In Macbeth, what is the point of Lady Macbeth's baby imagery in Act I Scene vii?
This is a much-debated question by critics! Lots of profitable time has been lost in my opinion by arguing about whether Lady Macbeth actually had any children, how many, and what happened to them. However, such questions seem to miss the point of what Lady Macbeth is doing here. Note that in this scene, her purpose is to persuade Macbeth and convince him, in spite of his doubts, to kill Duncan and commit the crime of regicide so he can seize the crown and become King of Scotland.

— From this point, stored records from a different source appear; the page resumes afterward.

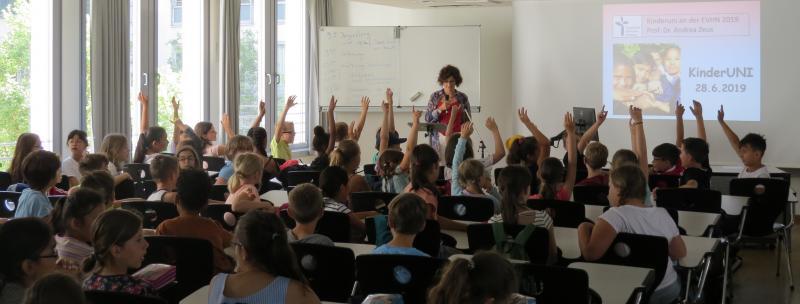 Viele aufmerksame Nachwuchs-Studierende bei der KinderUni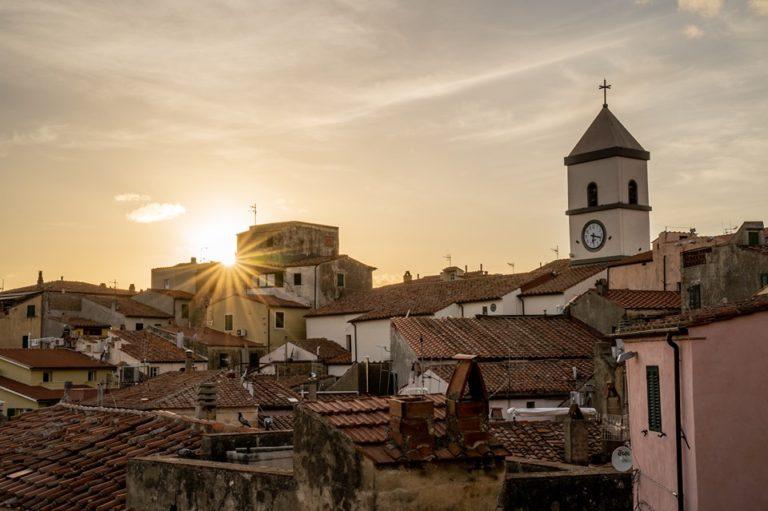 Foto: Là sulla collina, il borgo di Capoliveri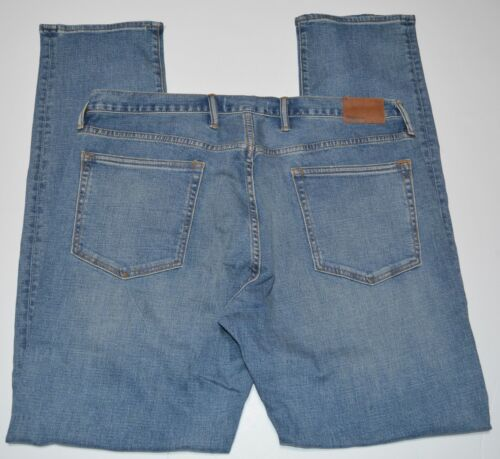 Gap Men/'s Athletic Destructed Taper Fit Jeans in GapFLex NEW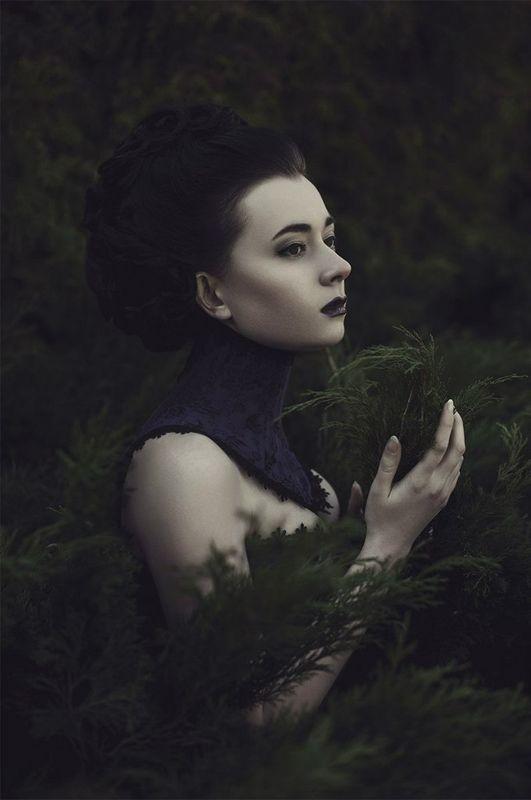 model & dress: Нелли Матрусова mua & hair: Нелли Шварц photo: Роман Глосс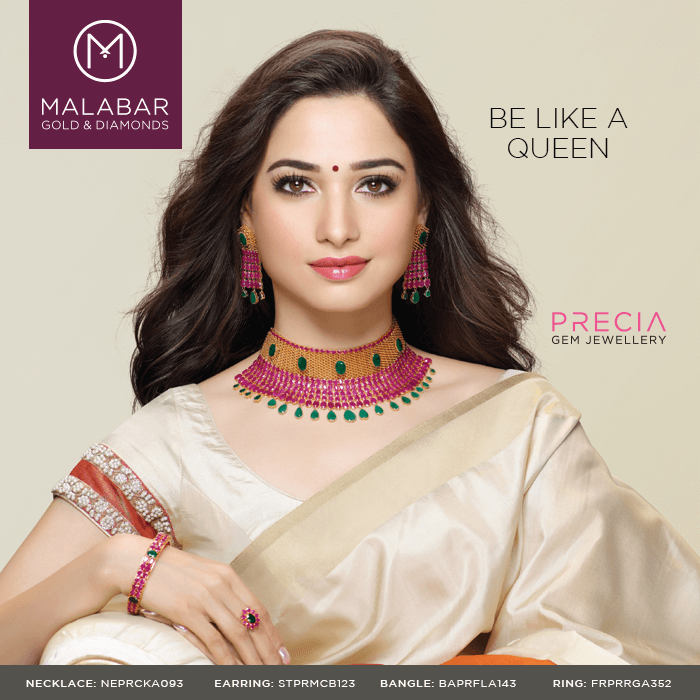 Astonishingly Magnificent And Stunning This Classic Necklace Set From Precia Collection Is Crafted To Suit Woman Fancy Necklace Bridal Choker Classic Necklace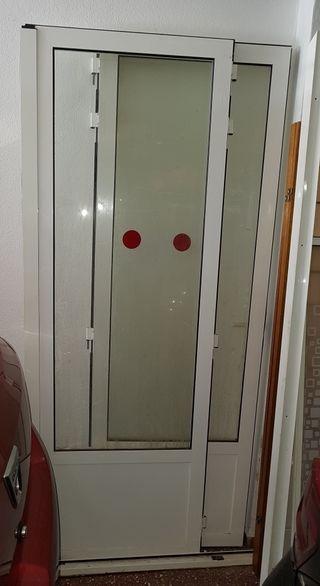 Doble puerta acristalada de aluminio.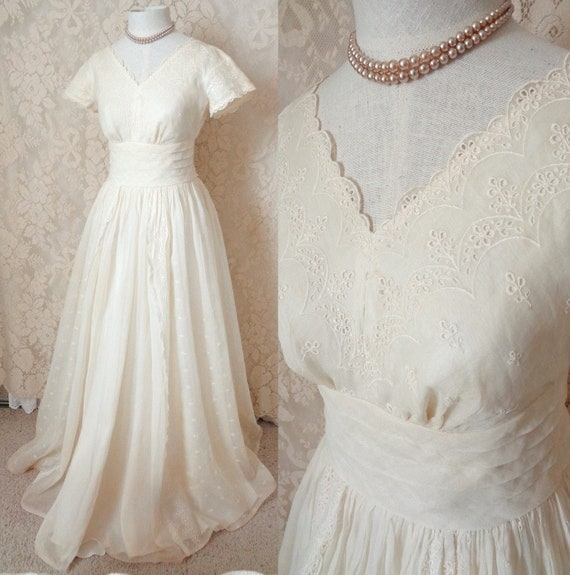 Beautiful 1950\'s Vintage Cream Eyelet Evening Party Prom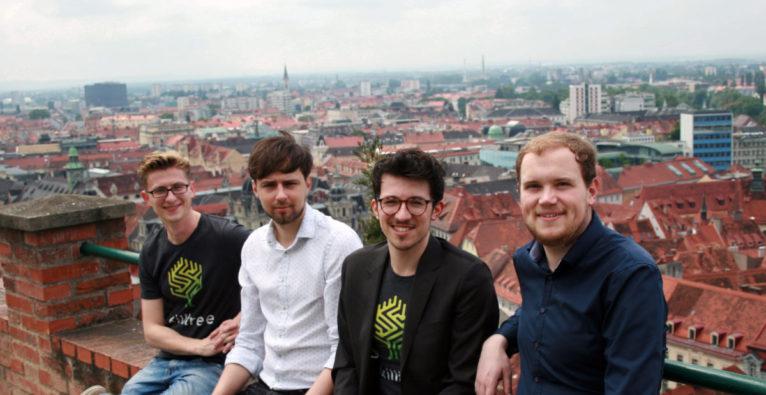 Markus Skergeth, Sebastian Wanke, Viktor Ielnykov und Simon Löwy von Skilltree.
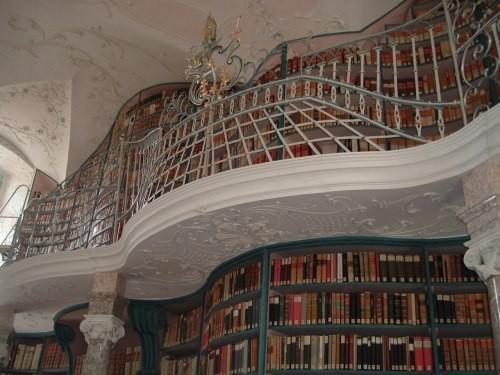Die Klosterbibliothek.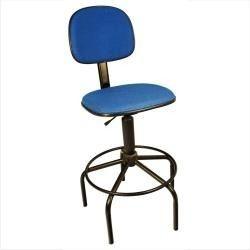 Cadeira Caixa Com Apóio Para Os Pés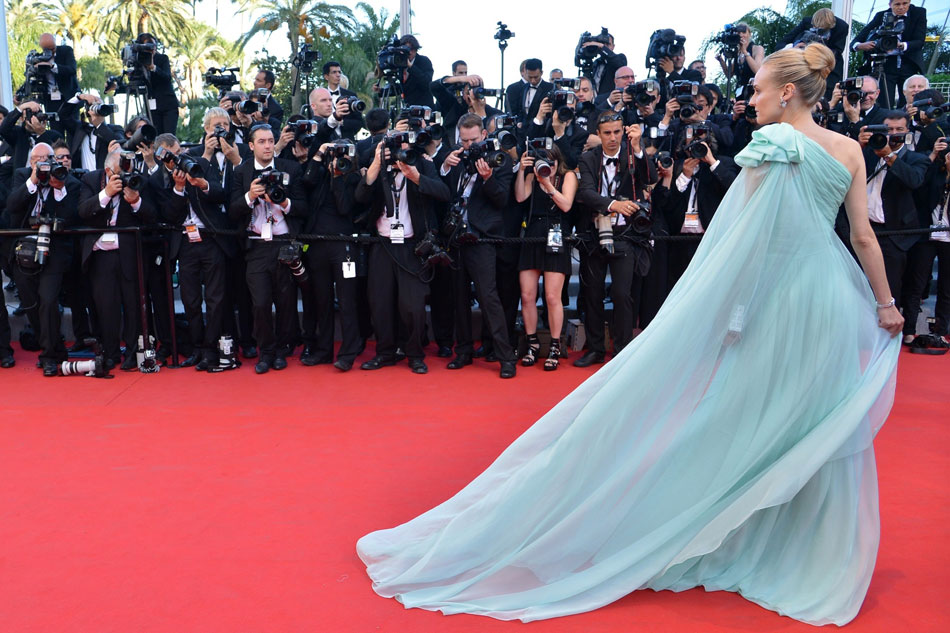 Cannes 2012 Red Carpet: Diane Kruger's Pale Aqua Giambattista Valli Dress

In this context then, Lady Macbeth uses the imagery about her baby to try and shame Macbeth into killing Duncan:
I have given suck, and know
How tender 'tis to love the babe that milks me:
I would, while it was smiling in my face,
Have pluck'd my nipple from his boneless gums,
And dash'd the brains out, had I so sworn
As you have done to this.
Let us note what Lady Macbeth is trying to do here. Macbeth has made the promise to kill Duncan and now he is backing off out of fear or lack of courage. Lady Macbeth is saying that had she so sworn to commit such a crime, she would have done that which was most horrible and alien to her feelings, rather than break the oath. To emphasise the point she uses an act that would have been most horrible and shocking to her feelings - the murder of her child whilst it was at her breast - to underline the solemnity of the promise that Macbeth made.